* [SELECTED PASSAGE]:
::::::

Laplace Approximation at Multiple Dimension

Define precision matrix \(\mathbf{A} = -\mathbf{H}\) (negative Hessian)

Our approximation becomes: 

\ln f(\mathbf{z}) \approx \ln f(\mathbf{z}_0) - \frac{1}{2}(\mathbf{z}-\mathbf{z}_0)^T \mathbf{A} (\mathbf{z}-\mathbf{z}_0)

Multivariate Laplace approximation is a \(\mathcal{N}(\mathbf{z}_0, \mathbf{A}^{-1})\) distribution.

Application to Bayesian Logistic Regression

MAP finds parameter values that maximize posterior probability: 

Extends Maximum Likelihood Estimation by incorporating prior 

\mathbf{w}_{\text{MAP}} = \arg\max_{\mathbf{w}} p(\mathbf{w}|\mathcal{D}) = \arg\max_{\mathbf{w}} {p(\mathcal{D}|\mathbf{w})p(\mathbf{w})}

When prior is uniform, MAP reduces to MLE

Then, calculate the Hessian at the log posterior evaluated at \( \mathbf{w}_{\text{MAP}} \)

The Log Posterior

Log posterior combines prior and likelihood terms: 

Second term is familiar cross-entropy from MLE

\ln p(\mathbf{w}|\mathbf{t},\mathbf{X}) = \ln p(\mathbf{w}) + \ln p(\mathbf{t}|\mathbf{w},\mathbf{X})
= -\frac{1}{2}(\mathbf{w}-\mathbf{m}_0)^T\mathbf{S}_0^{-1}(\mathbf{w}-\mathbf{m}_0)
+ \sum_{n=1}^N [t_n\ln\sigma(\mathbf{w}^T\mathbf{x}_n) + (1-t_n)\ln(1-\sigma(\mathbf{w}^T\mathbf{x}_n))]

Finding the MAP Estimate

Need to optimize posterior probability using stochastic gradient descent 

Computing the gradient:

\nabla \ln p(\mathbf{w}|\mathbf{t},\mathbf{X}) = \nabla \ln p(\mathbf{w}) + \nabla \ln p(\mathbf{t}|\mathbf{w},\mathbf{X})
= -\mathbf{S}_0^{-1}(\mathbf{w}-\mathbf{m}_0) + \sum_{n=1}^N (t_n - \sigma(\mathbf{w}^T\mathbf{x}_n))\mathbf{x}_n

Prior acts as regularizer that pulls weights toward \(\mathbf{m}_0\)

Finding the MAP Estimate

Unlike linear regression, no closed-form solution 

Maximize log posterior \( \ln p(\mathbf{w}|\mathbf{t},\mathbf{X}) \) using SGD: 

We climb up the posterior with the gradient:

\mathbf{w}^{(t+1)} = \mathbf{w}^{(t)} + \eta \nabla \ln p(\mathbf{w}^{(t)}|\mathbf{t},\mathbf{X})

After finding \(\mathbf{w}_{\text{MAP}}\), compute Hessian matrix for
Laplace approximation

Computing the Hessian Matrix

For Laplace approximation, we need negative Hessian at \(\mathbf{w}_{\text{MAP}}\)

::::::

Records from a collection:
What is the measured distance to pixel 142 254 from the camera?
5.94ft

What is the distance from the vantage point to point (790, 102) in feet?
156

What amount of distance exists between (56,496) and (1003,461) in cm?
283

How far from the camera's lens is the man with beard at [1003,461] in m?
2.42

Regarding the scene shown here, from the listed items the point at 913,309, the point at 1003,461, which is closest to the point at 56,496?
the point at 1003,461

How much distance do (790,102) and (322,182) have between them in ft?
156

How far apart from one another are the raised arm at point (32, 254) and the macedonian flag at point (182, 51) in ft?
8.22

::::::

* [WRITTEN INSTRUCTION]:
In the passage on Laplace approximation, recast the paragraph that begins "MAP finds parameter values" as a short list that keeps its main facts.

* [IN RESPONSE]:
- MAP finds the parameter values that maximize the posterior probability.
- It extends Maximum Likelihood Estimation by incorporating a prior.
- The MAP weights are the argmax over w of p(w|D), which equals the argmax of p(D|w)p(w).
- With a uniform prior, MAP reduces to MLE.
- Next, the Hessian of the log posterior is calculated at w_MAP.